**Instrucciones de trabajo:**
#1 Según el documento fuente, ¿qué título tenía la conferencia de Trapiello que llevó a Félix Ovejero Lucas a escribir su libro?
#2 Indica si cada afirmación coincide con el documento fuente y respalda tu respuesta con las palabras exactas del texto. (a) El compromiso del creador se publicó en Galaxia Gutenberg en 2014. (b) La tienda de campaña de Tracey Emin se destruyó en un almacén de Nueva York. (c) Félix Ovejero Lucas es profesor de filosofía política en la Universidad de Madrid.

**** Documento fuente ****

Los barrenderos de Nueva York no se lo pensaron dos veces al retirar aquel montón de chatarra, que resultó ser una escultura de John Chamberlain, de la puerta de la galería. Tampoco dudó la señora de la limpieza del Museo Ostwald de Dortmund cuando frotó concienzudamente lo que parecían manchas de cal en una superficie de caucho hasta dejar irreconocible la obra Wenn es anfängt durch die Decke zu tropen, de Martin Kippenberger. En otra ocasión fue el juicio del fuego el que destruyó en un almacén especializado de Londres una tienda de campaña en la que la artista Tracey Emin había anotado los nombres de todas las personas con las que se había acostado. Las pérdidas fueron cuantiosas.
A la busca de un sentido al aparente sinsentido, o manifiesta tomadura de pelo, del arte contemporáneo, Félix Ovejero Lucas, profesor de filosofía política en la Universidad de Barcelona, acabó por escribir El compromiso del creador. Ética de la estética (Galaxia Gutenberg, 2014). Porque ya hace demasiado que los artistas perdieron el norte -y sus historiadores y críticos las tardes- "a cuenta de orinales". Orinales como los de Duchamp.
Pregunta.- Cuenta que se decidió a escribir El compromiso del creador escuchando una conferencia de Trapiello, cuyo Salón de pasos perdidos elogia. ¿Recuerda cuál fue la llamada a rebato?
Respuesta.- La conferencia llevaba por título Yo no soy el tema de mi libro. La impartió en la fundación March y está recogida en su magnífico archivo, desde donde puede descargarse. El Salón, entre otras cosas, es un ejercicio de autoconciencia moral, de construcción meditada de una identidad, tratando de estar a la altura del mejor yo. Tratando y no siempre ganando la batalla, como él mismo reconoce. También es una extraordinaria exploración del comportamiento de la “tribu literaria”, de sus fragilidades, vanidades y sectarismos. Lo que yo intento es mostrar que las inseguridades y hasta desamparos derivados de la propia naturaleza del arte contemporáneo no son ajenas a muchas patologías que vemos entre los creadores.
P.- Parece perseguir algo demasiado complicado en estos tiempos e incluso demodé: restablecer las relaciones entre arte, verdad y moral. ¿Se empeña en ir contracorriente o es que los tiempos mejoran?
R.- Puede que vaya a contracorriente del mundo, pero no de las reflexiones sobre el mundo. En buena medida lo que intento en el libro es buscar en las recientes teorías que insisten en la importancia de las virtudes epistémicas (el tomarse en serio a nosotros cuando pensamos, por decirlo rápido) como una vía para aclarar la idea de compromiso intelectual y ver si por ahí hay una salida a la frivolidad y la irresponsabilidad de ciertos quehaceres culturales en sentido ámbito, humanísticos, en los que, por no disponer de medidores fiables, el fraude prolifera.

**** Material proporcionado ****

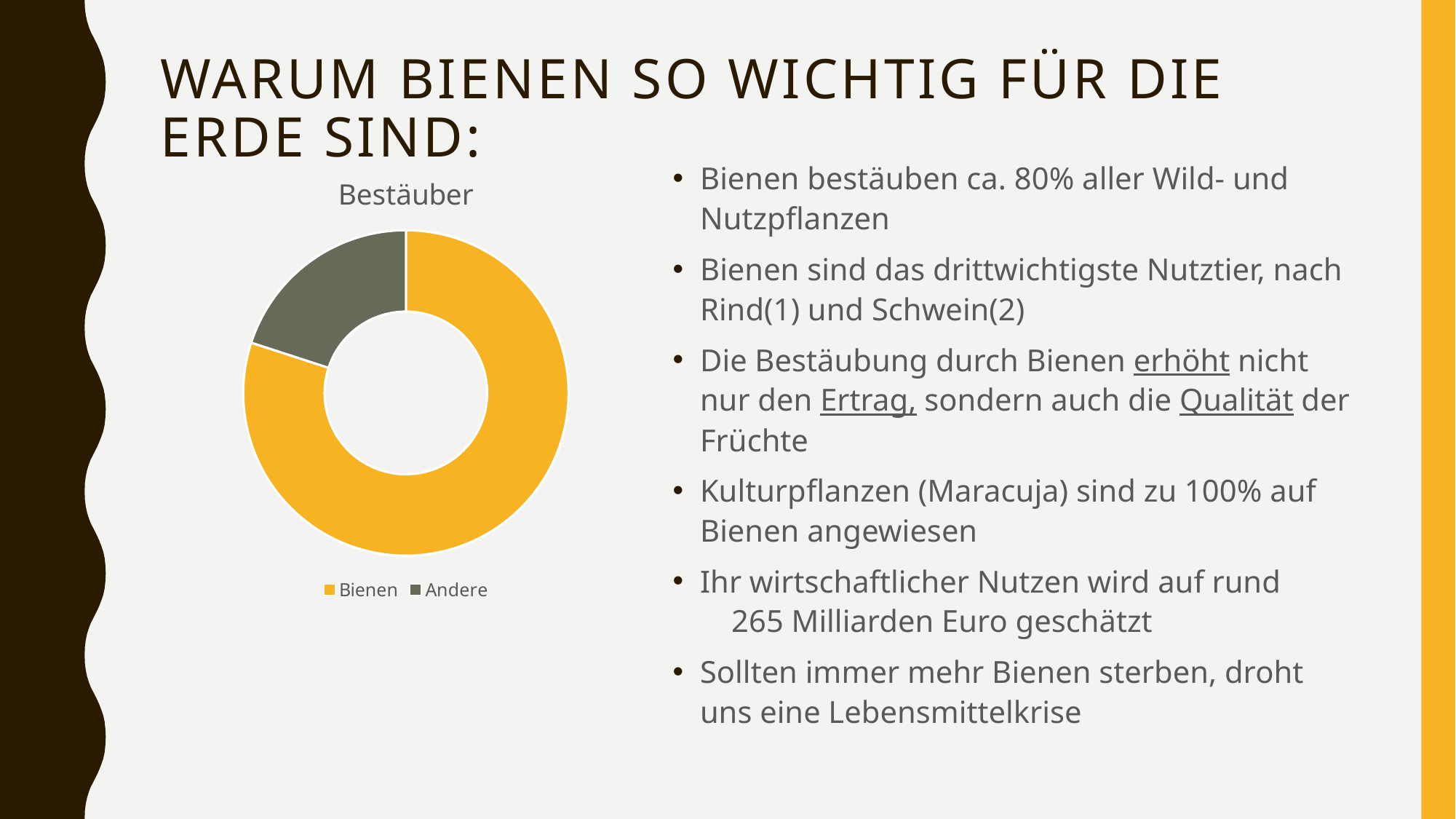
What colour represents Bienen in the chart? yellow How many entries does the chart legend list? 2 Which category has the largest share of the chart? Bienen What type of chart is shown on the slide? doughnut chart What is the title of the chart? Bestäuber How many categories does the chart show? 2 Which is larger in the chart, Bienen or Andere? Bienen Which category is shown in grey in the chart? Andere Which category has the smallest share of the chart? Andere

****

**Respuestas:**
#1 Yo no soy el tema de mi libro.

#2
(a) Sí: «El compromiso del creador. Ética de la estética (Galaxia Gutenberg, 2014)».
(b) No: «destruyó en un almacén especializado de Londres una tienda de campaña».
(c) No: «profesor de filosofía política en la Universidad de Barcelona».